Table 15 A comparisons of ML algorithms for the IDS model utilizing FSA on NSL-KDD
Table 16 A comparisons of ML algorithms for the IDS model utilizing FSA on CICIDS2107

5 Conclusion and future work

This paper examines various classifiers with different FSA in order to construct an effective IDS model. Based on the analysis, it has been proved that the dimensional reduction of data in IDS not only decreases processing costs but also enhances the model performance. According to the results of the NSL-KDD dataset, RFE as FST with DT as classifier produces better results in terms of recall, precision (except for U2R attack category), accuracy, and F-measure than other classifiers with FSA. Moreover, the proposed FST identified a smaller, more appropriate subset of features based on information gain and ranking techniques for the classifier. As a consequence, it identified 13 significant features in the NSL-KDD dataset and 8 relevant features in the CICIDS 2017 dataset. It helps to increase the model performance with lower computation cost than to model with all features. The proposed model (RFE + DT) has been evaluated over the combined CICIDS2017 dataset in terms of F-measure, recall, specificity, precision, G-means, accuracy, testing time, and training time. In order to demonstrate the proposed model's efficiency and effectiveness, it has been compared to other well-known models that have been published in the literature. It has been found that using DT as a classification technique and RFE as a feature selection can reduce the computational cost and improves performance.
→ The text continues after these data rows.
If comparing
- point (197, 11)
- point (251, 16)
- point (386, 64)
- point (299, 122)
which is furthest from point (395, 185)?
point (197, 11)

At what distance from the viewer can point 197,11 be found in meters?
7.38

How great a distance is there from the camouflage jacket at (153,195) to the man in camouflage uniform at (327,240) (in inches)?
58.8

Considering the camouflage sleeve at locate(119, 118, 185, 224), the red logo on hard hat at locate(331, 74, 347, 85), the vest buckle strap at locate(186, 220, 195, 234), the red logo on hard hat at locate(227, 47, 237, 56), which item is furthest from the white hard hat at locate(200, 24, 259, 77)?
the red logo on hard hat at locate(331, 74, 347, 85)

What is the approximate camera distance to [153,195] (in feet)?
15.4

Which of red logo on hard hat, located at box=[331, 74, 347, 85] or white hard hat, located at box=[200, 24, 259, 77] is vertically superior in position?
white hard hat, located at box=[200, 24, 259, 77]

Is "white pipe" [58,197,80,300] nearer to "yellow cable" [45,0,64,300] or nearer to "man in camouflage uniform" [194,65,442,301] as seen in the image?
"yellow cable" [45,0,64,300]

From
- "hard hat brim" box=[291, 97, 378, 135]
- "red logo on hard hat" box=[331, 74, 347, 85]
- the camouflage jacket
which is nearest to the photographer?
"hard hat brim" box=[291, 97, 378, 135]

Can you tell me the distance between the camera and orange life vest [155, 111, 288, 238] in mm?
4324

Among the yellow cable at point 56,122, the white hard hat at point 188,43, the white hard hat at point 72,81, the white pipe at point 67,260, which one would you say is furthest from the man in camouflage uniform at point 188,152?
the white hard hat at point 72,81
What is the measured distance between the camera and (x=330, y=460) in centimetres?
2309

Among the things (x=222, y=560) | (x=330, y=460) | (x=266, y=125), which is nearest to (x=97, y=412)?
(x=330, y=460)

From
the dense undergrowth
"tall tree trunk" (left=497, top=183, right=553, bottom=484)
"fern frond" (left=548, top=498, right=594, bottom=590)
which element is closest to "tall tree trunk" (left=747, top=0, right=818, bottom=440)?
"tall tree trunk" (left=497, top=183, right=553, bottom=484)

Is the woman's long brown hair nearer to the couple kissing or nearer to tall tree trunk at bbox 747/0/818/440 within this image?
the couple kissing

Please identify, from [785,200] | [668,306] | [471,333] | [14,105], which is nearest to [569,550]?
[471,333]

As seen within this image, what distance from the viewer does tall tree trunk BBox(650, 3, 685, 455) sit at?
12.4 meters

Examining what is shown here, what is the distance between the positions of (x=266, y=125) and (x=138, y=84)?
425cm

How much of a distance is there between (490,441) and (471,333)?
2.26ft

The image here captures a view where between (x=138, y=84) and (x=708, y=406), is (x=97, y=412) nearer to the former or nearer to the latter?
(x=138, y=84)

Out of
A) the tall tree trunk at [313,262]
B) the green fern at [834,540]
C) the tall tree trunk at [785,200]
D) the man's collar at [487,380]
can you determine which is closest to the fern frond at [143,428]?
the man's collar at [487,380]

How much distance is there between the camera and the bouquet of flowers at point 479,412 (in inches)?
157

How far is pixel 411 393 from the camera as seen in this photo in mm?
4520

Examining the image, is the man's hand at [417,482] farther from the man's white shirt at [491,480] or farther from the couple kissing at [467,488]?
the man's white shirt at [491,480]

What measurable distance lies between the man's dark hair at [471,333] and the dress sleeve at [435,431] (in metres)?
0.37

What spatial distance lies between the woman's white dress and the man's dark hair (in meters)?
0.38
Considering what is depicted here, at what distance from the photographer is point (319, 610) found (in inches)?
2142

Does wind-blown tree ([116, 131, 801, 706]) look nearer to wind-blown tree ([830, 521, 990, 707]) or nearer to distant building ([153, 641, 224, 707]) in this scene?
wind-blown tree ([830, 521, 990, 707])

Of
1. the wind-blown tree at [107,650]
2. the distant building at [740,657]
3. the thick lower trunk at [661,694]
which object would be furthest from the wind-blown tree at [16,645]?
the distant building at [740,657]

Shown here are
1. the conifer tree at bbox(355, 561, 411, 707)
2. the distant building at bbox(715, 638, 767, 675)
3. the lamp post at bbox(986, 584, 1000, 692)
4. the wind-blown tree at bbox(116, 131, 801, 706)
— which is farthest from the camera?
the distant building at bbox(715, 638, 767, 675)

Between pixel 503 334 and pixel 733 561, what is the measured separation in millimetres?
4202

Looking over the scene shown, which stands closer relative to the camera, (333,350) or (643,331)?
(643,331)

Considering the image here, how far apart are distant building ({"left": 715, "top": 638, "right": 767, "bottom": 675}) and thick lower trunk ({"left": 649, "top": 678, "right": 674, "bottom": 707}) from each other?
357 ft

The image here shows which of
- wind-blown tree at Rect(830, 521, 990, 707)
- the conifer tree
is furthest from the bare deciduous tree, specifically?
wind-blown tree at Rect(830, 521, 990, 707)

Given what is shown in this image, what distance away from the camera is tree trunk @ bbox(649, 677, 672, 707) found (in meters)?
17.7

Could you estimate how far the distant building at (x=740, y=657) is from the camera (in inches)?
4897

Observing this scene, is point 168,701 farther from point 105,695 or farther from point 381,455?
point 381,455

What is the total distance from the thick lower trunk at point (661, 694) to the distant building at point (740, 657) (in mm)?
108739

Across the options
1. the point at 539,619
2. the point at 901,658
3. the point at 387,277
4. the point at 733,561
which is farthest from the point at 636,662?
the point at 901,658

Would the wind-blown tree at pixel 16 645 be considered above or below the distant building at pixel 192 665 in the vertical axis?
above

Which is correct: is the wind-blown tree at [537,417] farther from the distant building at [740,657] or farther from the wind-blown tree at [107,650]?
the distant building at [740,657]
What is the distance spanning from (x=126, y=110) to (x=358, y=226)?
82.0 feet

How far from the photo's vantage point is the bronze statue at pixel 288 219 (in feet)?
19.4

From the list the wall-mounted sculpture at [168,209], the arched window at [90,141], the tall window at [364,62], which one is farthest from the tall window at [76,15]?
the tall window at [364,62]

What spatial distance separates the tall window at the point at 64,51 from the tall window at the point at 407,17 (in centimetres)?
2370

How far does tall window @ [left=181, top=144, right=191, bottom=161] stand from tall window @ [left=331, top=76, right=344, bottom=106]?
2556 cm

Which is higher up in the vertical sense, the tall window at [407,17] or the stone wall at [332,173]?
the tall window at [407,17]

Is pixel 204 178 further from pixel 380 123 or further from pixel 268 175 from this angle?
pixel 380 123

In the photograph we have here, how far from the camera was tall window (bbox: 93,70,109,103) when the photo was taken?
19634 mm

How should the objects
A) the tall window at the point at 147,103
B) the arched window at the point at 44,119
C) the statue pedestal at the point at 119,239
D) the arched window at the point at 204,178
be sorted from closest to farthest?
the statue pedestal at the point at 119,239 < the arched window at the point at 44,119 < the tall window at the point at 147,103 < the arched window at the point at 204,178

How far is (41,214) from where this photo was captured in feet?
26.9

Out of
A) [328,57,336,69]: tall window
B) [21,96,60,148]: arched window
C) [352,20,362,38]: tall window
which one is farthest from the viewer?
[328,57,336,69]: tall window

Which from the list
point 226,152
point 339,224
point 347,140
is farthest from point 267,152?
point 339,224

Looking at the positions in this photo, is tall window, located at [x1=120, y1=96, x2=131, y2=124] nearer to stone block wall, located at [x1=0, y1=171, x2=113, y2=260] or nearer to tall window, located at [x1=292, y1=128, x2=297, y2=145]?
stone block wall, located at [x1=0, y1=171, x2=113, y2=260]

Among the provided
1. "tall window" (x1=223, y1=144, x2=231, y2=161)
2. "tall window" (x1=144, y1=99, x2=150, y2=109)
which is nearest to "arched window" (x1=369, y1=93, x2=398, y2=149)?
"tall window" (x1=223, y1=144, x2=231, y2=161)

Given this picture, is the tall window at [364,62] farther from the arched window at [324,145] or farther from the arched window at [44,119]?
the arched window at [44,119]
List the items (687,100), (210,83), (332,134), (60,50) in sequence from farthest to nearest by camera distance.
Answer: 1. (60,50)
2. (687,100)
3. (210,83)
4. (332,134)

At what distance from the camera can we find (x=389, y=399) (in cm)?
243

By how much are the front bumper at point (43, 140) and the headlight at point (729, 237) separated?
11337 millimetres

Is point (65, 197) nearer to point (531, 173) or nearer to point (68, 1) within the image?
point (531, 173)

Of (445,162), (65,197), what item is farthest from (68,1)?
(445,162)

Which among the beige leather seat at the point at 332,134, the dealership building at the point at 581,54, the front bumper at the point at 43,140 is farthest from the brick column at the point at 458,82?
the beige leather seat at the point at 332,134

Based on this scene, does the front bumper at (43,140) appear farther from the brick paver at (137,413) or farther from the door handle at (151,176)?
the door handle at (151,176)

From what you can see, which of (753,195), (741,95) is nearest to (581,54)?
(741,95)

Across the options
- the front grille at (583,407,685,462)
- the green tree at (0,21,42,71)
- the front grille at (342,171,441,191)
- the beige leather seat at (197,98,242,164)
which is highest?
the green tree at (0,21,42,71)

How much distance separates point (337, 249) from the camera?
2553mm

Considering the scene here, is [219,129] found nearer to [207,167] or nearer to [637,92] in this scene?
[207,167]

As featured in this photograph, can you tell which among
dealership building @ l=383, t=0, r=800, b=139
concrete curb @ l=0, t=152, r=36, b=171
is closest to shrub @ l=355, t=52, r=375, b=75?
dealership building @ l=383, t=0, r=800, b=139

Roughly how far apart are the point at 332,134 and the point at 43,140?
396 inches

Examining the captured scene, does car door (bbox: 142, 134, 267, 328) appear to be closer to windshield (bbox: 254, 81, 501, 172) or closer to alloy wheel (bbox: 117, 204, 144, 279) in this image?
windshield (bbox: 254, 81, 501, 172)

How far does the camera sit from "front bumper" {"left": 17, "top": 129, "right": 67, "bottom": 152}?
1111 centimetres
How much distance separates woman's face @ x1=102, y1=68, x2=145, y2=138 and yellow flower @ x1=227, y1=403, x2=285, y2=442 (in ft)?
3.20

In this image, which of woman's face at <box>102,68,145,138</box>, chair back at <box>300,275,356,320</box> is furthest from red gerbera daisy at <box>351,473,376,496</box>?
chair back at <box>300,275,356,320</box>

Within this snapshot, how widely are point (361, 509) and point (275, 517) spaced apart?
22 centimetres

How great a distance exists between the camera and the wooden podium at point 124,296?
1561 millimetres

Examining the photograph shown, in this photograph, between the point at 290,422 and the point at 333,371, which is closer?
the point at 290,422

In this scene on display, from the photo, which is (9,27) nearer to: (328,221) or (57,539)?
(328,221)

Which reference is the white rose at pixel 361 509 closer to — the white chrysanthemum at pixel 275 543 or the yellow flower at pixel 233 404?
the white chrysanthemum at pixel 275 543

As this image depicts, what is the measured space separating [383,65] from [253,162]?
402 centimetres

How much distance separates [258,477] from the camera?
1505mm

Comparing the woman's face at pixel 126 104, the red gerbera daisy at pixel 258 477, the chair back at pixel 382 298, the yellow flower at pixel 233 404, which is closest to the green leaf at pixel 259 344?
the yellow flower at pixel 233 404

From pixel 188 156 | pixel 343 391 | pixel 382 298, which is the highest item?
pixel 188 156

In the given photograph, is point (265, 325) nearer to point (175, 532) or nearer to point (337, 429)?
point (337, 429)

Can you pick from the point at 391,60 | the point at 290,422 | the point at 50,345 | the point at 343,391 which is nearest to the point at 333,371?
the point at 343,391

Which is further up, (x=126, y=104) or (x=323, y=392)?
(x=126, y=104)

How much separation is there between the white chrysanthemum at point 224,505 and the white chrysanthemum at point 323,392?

Future studies may focus on the application of various ML algorithms, such as unsupervised and supervised models, across various IDS-related datasets. The effectiveness of feature selection in selecting features for attack detections utilizing hybrid FST, which includes a number of statistical approaches and meta-heuristics, will also be the subject of future studies because it is a relatively unexplored area of study.